Briefing
The fundamental problem in high-performance asynchronous Byzantine Fault Tolerance (BFT) is the inherent throughput-latency tension, where maximizing transaction batch throughput dramatically sacrifices time-to-finality, simultaneously exposing transactions from slow nodes to censorship. The Dumbo-NG protocol resolves this by achieving completely concurrent execution of the bandwidth-intensive transaction dissemination and the bandwidth-oblivious agreement phases. This is accomplished through a non-trivial direct reduction from asynchronous atomic broadcast to a Multi-Valued Validated Byzantine Agreement (MVBA) that incorporates a quality property. This architectural decoupling and the inherent quality guarantee establish a new paradigm for BFT, enabling both peak throughput and minimal latency while provably eliminating the threat of transaction censorship at no additional communication cost.

Context
Prior to this research, performant asynchronous BFT protocols relied on batching transactions to achieve guaranteed linear amortized communication complexity, a necessity for high throughput. This design forced a direct tradeoff ∞ larger batches increased throughput but incurred a corresponding, substantial penalty in latency. Furthermore, the protocol structure often allowed a small number of slow or malicious nodes (the f slowest) to effectively censor their own broadcasted transactions, as these messages would be excluded from the final agreed-upon set without costly mitigation techniques like threshold cryptography.

Analysis
The core breakthrough is the architectural separation and concurrent operation of the two major BFT components ∞ the data distribution layer and the final agreement layer. Previous protocols executed these sequentially or semi-sequentially. Dumbo-NG introduces a mechanism where nodes continuously disseminate transactions (the bandwidth-intensive part) while simultaneously running the agreement protocol (the bandwidth-oblivious part).
The agreement phase, which uses a Multi-Valued Validated Byzantine Agreement (MVBA), is reduced directly from the atomic broadcast requirement. Crucially, the MVBA is augmented with a “quality property,” which ensures that the set of transactions chosen for finality is guaranteed to contain broadcasts from honest nodes with at least 1/2 probability, thereby making censorship structurally impossible for any honest participant.

Parameters
- Censorship Mitigation Cost ∞ Zero extra communication or computational overhead. Explanation: The protocol guarantees censorship resilience as an intrinsic property of its structure, not an add-on.
- Latency Resolution ∞ Throughput-Oblivious.

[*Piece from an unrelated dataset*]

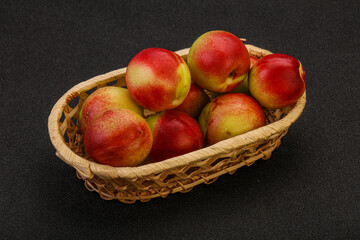 Sweet small nectarines in the basket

Explanation: The protocol’s design resolves the tension, allowing it to approach peak throughput with minimal increase in latency.
- Communication Complexity ∞ Guaranteed Linear Amortized. Explanation: Like state-of-the-art protocols, it maintains linear amortized communication complexity for sufficiently large input batches.

Outlook
This foundational work redefines the performance ceiling for asynchronous BFT, establishing a new design target where latency is independent of throughput. The immediate application is in high-frequency, mission-critical decentralized systems, such as cross-chain bridges or decentralized exchanges, where both low latency and guaranteed transaction inclusion are paramount. In the next three to five years, this principle of concurrent dissemination and agreement is likely to be integrated into next-generation rollup sequencing layers and sharded execution environments, enabling a new class of highly responsive, censorship-resistant decentralized infrastructure.

Verdict
The Dumbo-NG protocol fundamentally breaks the classic throughput-latency trade-off, setting a new, higher standard for censorship-resistant security and performance in asynchronous Byzantine Fault Tolerance.